*Data supplied:*
######

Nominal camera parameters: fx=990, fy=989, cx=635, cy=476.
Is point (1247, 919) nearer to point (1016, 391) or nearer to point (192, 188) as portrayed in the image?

######

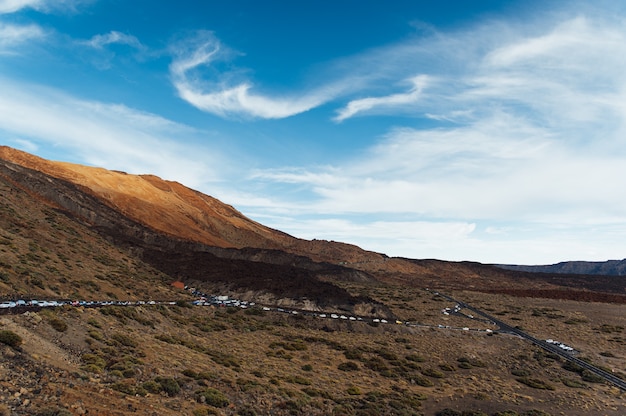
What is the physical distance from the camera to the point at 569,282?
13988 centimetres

######

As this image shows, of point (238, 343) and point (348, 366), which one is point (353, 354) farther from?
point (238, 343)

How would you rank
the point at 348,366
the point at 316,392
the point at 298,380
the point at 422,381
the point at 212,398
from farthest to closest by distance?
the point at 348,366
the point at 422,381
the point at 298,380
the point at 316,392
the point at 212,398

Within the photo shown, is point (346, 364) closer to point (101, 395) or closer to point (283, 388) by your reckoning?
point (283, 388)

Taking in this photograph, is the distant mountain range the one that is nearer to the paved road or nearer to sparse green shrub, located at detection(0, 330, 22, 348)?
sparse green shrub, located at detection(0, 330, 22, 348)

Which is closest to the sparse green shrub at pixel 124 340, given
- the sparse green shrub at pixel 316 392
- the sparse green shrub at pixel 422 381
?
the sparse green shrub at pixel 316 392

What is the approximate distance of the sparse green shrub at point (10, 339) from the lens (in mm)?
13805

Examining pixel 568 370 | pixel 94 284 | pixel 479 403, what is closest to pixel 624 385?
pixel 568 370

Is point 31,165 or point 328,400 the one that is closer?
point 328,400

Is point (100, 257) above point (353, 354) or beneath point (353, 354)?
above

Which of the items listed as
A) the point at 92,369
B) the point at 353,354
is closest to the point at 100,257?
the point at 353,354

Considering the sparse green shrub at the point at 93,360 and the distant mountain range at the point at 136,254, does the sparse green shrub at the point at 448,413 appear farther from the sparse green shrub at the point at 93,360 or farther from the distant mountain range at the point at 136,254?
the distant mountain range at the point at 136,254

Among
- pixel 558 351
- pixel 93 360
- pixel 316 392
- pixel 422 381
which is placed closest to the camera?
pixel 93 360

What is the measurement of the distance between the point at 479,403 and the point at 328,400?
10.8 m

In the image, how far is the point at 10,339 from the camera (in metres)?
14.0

######

*Given request:* Lay out everything in the listing from the line containing "Nominal camera parameters: fx=990, fy=989, cx=635, cy=476." down to the line containing "Is point (1247, 919)", both ends included, as a Markdown table with the columns Row and Text. Skip any blank lines.

*Task answer:*
| Row | Text |
|---|---|
| 1 | Nominal camera parameters: fx=990, fy=989, cx=635, cy=476. |
| 2 | Is point (1247, 919) nearer to point (1016, 391) or nearer to point (192, 188) as portrayed in the image? |